# Requirements
Recast the material as a Markdown table with the columns Row and Line, from the line that contains "Refer to what" through the end of the material. Omit blank lines.

# Provided information
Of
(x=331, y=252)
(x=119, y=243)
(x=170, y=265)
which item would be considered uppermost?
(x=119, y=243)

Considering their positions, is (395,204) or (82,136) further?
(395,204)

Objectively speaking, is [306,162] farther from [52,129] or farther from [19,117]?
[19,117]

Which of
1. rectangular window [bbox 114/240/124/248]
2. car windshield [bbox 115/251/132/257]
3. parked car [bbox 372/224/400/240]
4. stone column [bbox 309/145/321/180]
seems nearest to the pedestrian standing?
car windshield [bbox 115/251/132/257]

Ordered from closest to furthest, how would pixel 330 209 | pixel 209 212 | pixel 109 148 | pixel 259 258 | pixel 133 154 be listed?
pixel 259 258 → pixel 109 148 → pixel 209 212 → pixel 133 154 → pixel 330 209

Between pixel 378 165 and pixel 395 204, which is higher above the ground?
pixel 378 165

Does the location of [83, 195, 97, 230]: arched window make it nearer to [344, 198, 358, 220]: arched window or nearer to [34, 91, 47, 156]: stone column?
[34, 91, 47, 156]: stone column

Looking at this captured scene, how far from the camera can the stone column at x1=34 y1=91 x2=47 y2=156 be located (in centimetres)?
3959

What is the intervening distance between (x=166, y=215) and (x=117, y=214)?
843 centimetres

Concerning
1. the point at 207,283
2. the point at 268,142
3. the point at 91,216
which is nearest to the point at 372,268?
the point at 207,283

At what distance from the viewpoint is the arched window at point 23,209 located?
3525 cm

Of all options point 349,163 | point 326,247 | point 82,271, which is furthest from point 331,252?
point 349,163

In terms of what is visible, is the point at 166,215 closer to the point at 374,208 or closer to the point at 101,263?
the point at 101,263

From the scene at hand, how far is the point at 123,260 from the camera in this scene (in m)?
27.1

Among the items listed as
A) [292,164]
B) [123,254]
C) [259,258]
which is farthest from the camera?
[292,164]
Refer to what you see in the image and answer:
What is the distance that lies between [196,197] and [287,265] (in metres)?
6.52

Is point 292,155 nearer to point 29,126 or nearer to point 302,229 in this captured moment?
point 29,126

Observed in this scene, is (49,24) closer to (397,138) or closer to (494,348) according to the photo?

# Output of the exercise
| Row | Line |
|---|---|
| 1 | Refer to what you see in the image and answer: |
| 2 | What is the distance that lies between [196,197] and [287,265] (in metres)? |
| 3 | 6.52 |
| 4 | Is point 292,155 nearer to point 29,126 or nearer to point 302,229 in this captured moment? |
| 5 | point 29,126 |
| 6 | Observed in this scene, is (49,24) closer to (397,138) or closer to (494,348) according to the photo? |